When you use small mesh densities, large differences can occur in the exact values.

It may then be necessary to turn on automatic refining or to refine the stress differences manually after the first pass through the calculation.

Forces and supports are never exerted on a single point, but over an area. If you use only single forces and supports and maximum stress, you may get high, unrealistic point stresses precisely at their insertion points, particularly as the mesh is refined. Therefore you must be careful when using values for the maximum stress. When you use force and support lines, the stress values approximate accurate values.

  • "Warm" colors do not always have to depict the maximum stress.
  • Stress in the X, Y, and Z directions and shear stress can also assume negative values.
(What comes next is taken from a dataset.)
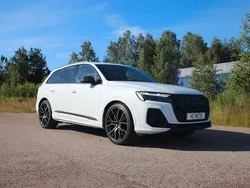 Vit (glaciärvit metallic) Begagnad 2025 Audi SQ7 Sport SUV | 1 199 000 kr (Lite dyr)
Color values for stress are assigned mathematically based on the interval.

Example: An isoline with a "cold" color has the value -80, an isoline with a "warm" color has the value 5. However the maximum value is -80. So, you cannot rely on the optical color representation. Therefore, it is necessary to interpret the stress lines together with the result block.

The main stress 1 is the highest, the main stress 2 the lowest stress in this point. Stresses can change with the angle.

The main stress 1 always is arithmetically higher than the main stress 2. Positive values represent the extension stress, negative values represent the compression stress. But both may be negative.

Example:

Main stress 2 < Main stress 1

-800 < -400

In this case, the main stress 2 is higher than the main stress 1 (but the arithmetical principle is valid as convention).